Cybercrime has become the greatest threat to every company and country in the world, as it is estimated that 54 percent of companies globally experience at least one cyber-attack every year.

The numbers are even higher in Nigeria, where about 60 percent of firma are affected by cyber attacks. Shockingly, only 38 percent of global organisations claim they have the infrastructure to handle a sophisticated cyber-attack.

Meanwhile, 43 percent of cyber-attacks target small businesses, but only 14 percent of these SMEs have effective infrastructure to mitigate cyber risks, vulnerabilities and attacks.

These mind bugling statistics were revealed at the one-day Sidmach/ Sophos Lunch and Learn Event held in Lagos on Thursday, February 28, 2019.

According to Jimi Falaiye, country manager of Sophos (Nigeria), businesses are often concerned about security of data; unfortunately, 95 percent of security breaches are due to human error.

“Cyber-criminals and hackers will infiltrate your company through your weakest link, which is almost never in the IT department”, he said, adding that it takes organisations an average of 191 days to identify data breaches.

Falaiye further revealed that 92.4 percent of malware is delivered via email, even as total cost for cybercrime committed globally added up to over $1 trillion dollars in 2018.

Sharing more facts about cyber crimes, particularly as ransomware affects Small and Medium Businesses (SMBs), Nathanael Odofin, market intelligence and research analyst at Sidmach Technologies Nigeria Limited, said that 22 percent of organisations had to cease business operations immediately because of ransomware.

“Reports reveal that 81 percent of businesses have experienced ransomware; 66 percent have suffered a data breach; 35 percent were victims of ransomware,” Odofin said.

He however said that anti-virus is not enough because most of them are reactive in nature.

“Antivirus protects you from classic dangers like known viruses, Trojans, and worms – ‘known’ being the operative word here. An Antivirus cannot protect without a signature database for detection

“But, most antivirus programs are reactive. A study has found that a typical antivirus will only stop 30 percent to 50 percent of new malware when it first appears. Unless the antivirus software has seen a particular threat in the past, it won’t necessarily protect your computer,” Odofin added.

Referring to Verizon Data Breach Investigation Report, he reminded businesses in Nigeria that over half of all cyber breaches in 2017 included the use of malware. Malware activities include: stealing credit card details; revealing passwords and spreading spam.

“It is why the fortification of antivirus merely is not enough. You need to bolster this layer of defense with another layer (like an onion) – that of an antimalware,” he said.

The cyber security experts advised participants and other organisations in Nigeria to deploy software security solutions, which Sophos has developed to “keep a very close eye on what is happening inside your system, blocking both known and unknown malware threats. It also safeguards you against any potentially harmful programs”.

Earlier, Peter Arogundade, managing director of Sidmach Technologies, said that the Lunch and Learn event was aimed at assisting IT experts in different organisations to understand cost effective security dynamics, and tools that mitigate latest threats, while receiving insights to have complete visibility and control of their IT Infrastructure.

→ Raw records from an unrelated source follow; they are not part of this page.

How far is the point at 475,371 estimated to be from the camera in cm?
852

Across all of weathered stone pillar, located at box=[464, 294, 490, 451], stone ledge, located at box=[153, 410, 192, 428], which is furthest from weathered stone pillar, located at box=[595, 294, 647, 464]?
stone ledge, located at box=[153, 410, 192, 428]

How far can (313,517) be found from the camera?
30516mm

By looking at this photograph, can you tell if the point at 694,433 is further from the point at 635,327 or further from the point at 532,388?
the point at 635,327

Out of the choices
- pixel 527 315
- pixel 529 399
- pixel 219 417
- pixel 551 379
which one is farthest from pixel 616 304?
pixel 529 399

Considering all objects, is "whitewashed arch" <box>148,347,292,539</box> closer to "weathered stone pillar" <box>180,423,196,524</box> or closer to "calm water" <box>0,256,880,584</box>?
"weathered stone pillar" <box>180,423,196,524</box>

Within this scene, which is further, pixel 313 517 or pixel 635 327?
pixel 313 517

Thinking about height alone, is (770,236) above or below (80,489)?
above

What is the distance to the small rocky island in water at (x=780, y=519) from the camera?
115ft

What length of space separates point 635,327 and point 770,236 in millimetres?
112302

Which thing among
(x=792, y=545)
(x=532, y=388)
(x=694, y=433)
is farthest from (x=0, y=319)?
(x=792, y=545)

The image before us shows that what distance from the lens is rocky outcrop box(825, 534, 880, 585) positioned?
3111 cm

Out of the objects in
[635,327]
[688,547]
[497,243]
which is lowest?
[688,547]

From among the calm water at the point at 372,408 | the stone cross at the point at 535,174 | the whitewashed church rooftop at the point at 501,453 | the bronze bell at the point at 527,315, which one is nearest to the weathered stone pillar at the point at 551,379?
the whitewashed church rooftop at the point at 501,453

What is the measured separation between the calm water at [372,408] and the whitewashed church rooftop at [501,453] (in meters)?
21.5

Arogundade who was represented at the event by Olanrewaju Adelanwa, head of marketing, at Sidmach, described the sessions as crucial as they offered the experts new perspective on better architectures for end-to-end networks threats management with a one-stop-solution that Sophos brings.

“We are not referring to security for just the hardware, the emails and everything within your network protocol that requires protection. This event, basically, was organised to bring these professionals together and expose them to insights about what is happening in Nigeria and across the world,” he said.